No line before the one holding "Mack Morrison" is wanted; restate word for word that line and all lines after it to the end of the entries, excluding pictures.

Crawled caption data
*-*-*

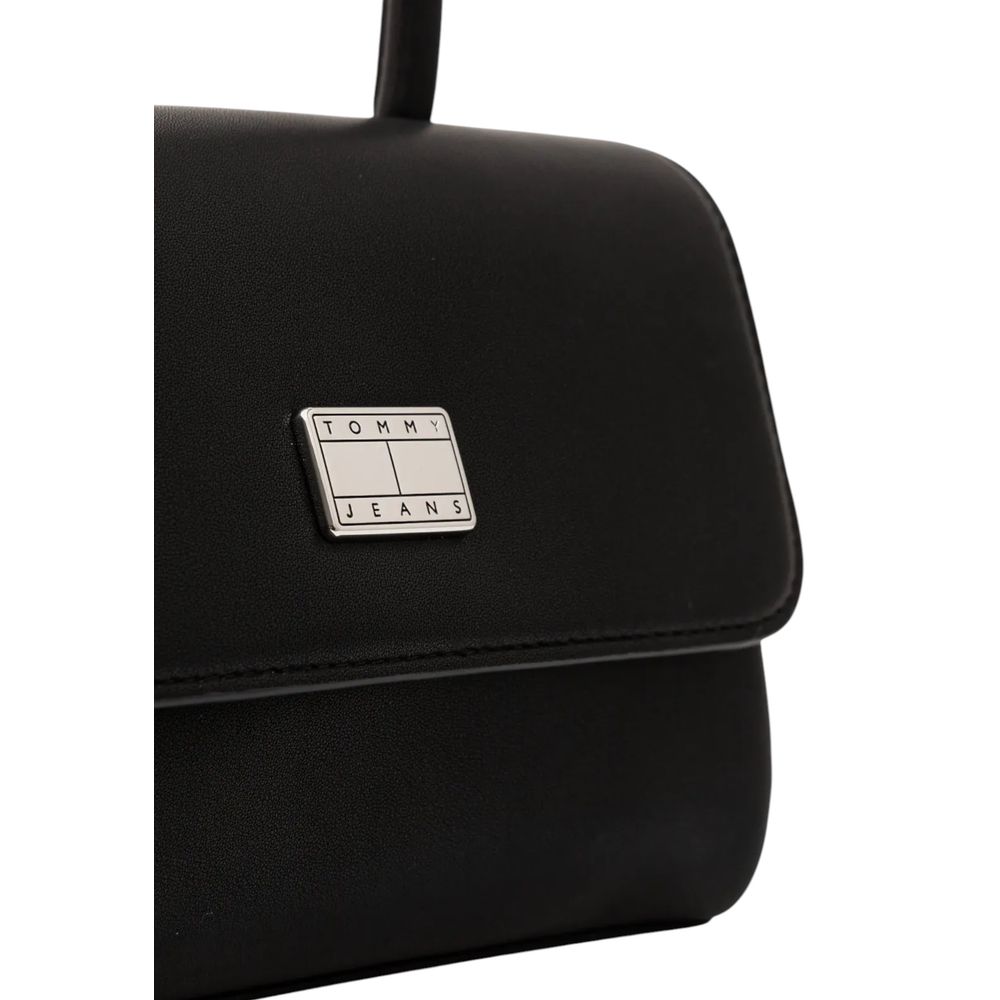 Black Polyethylene Handbag Tommy Hilfiger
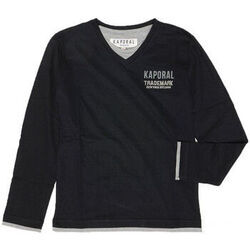 T-shirt enfant Kaporal T-shirt Manches Longues Liwen Black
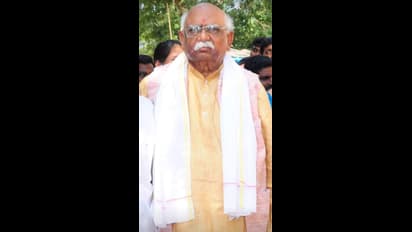 బీజేపీ సీనియర్ లీడర్, మాజీ ఎంపీ జంగారెడ్డి కన్నుమూత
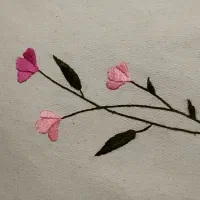 توت بگ دستدوز با گلدوزی ظریف|کیف، کفش، کمربند|نجفآباد, فیروزآباد|دیوار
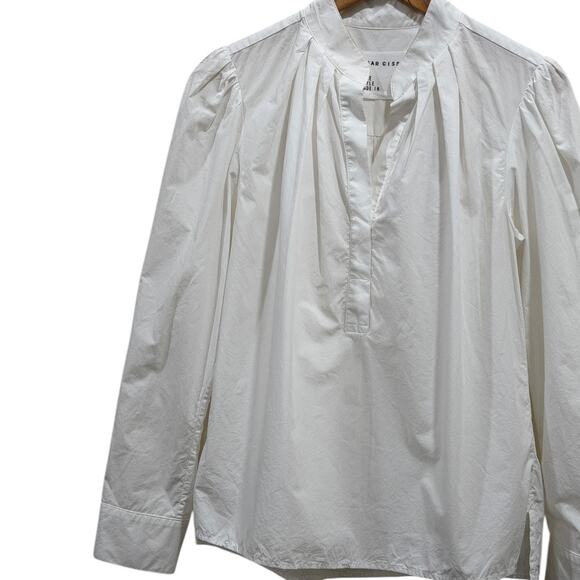 Wear Cissa The Puff Shirt In White - Picture 3 of 7
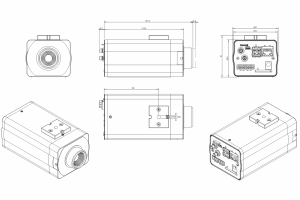 Kamera IP CTI-CAM ICC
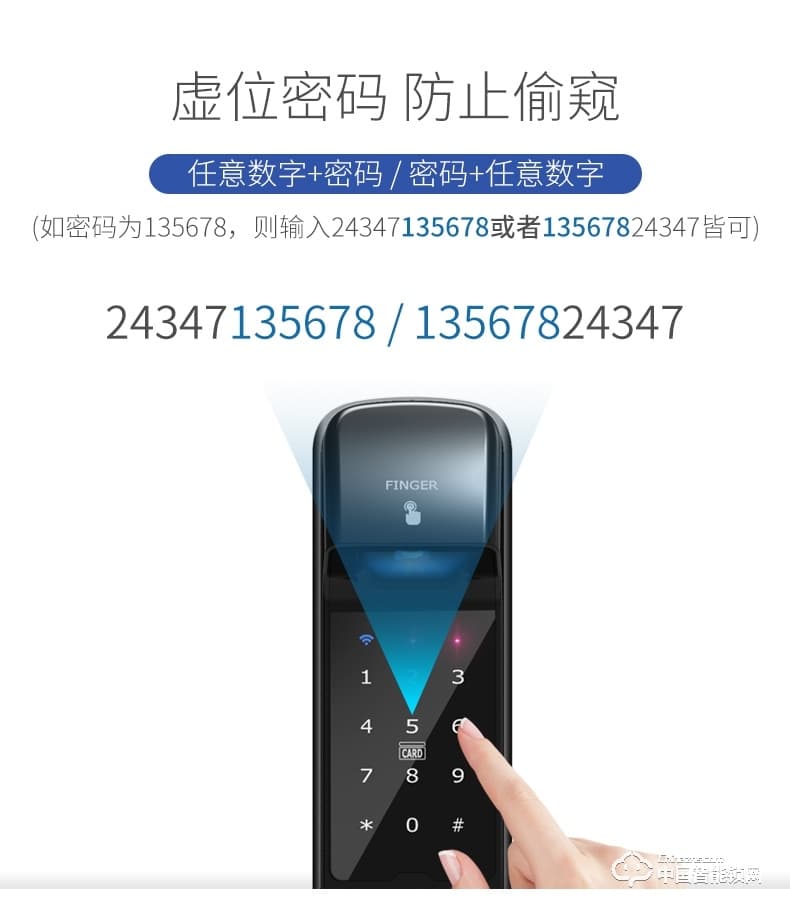 曼亞智能鎖 智能指紋鎖密碼鎖防盜門家用全自動(dòng)指紋鎖P8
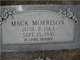  Mack Morrison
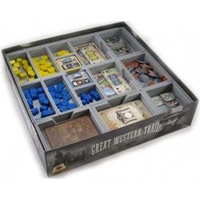 Folded Space Game Inserts: Great Western Trail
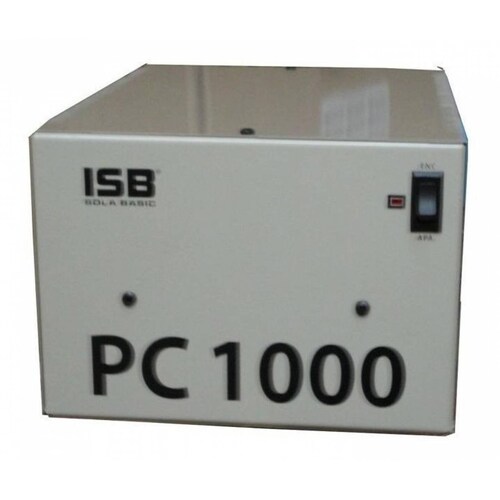 Regulador Sola Basic Pc-1000 Ferroresonante/1000va/800w/4 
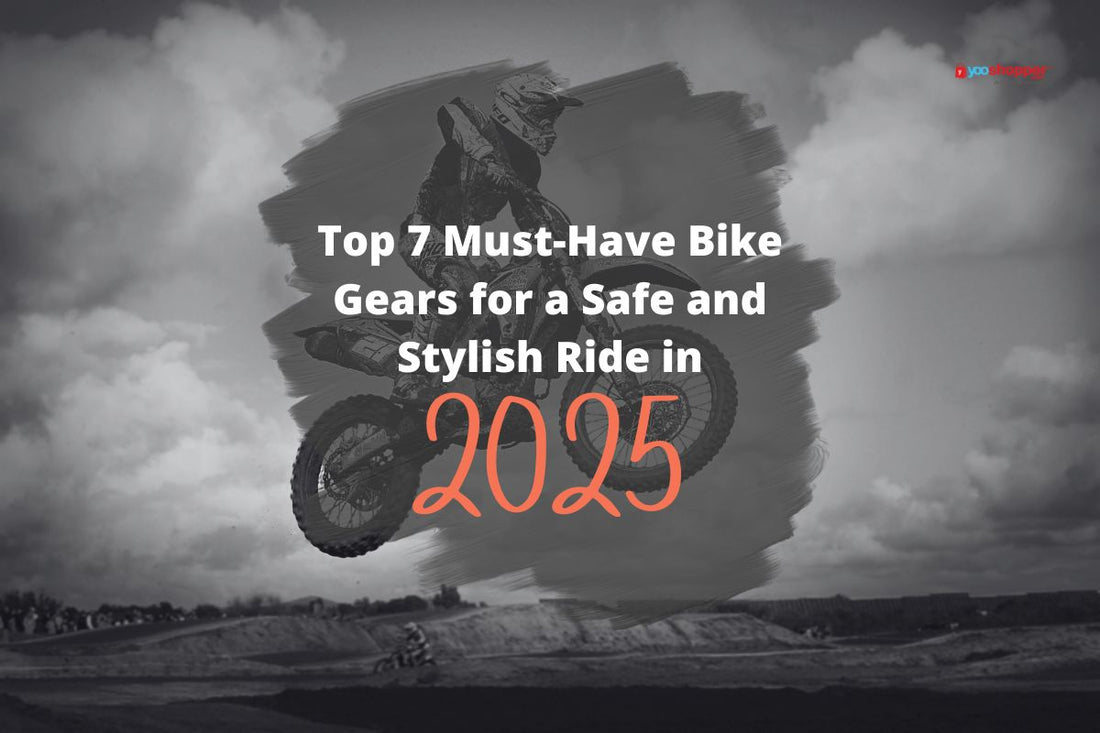 Top 7 Must-Have Bike Gears for a Safe and Stylish Ride in 2025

*-*-*

**EXERCISE ANSWER:**
  Mack Morrison
 Folded Space Game Inserts: Great Western Trail
 Regulador Sola Basic Pc-1000 Ferroresonante/1000va/800w/4 
 Top 7 Must-Have Bike Gears for a Safe and Stylish Ride in 2025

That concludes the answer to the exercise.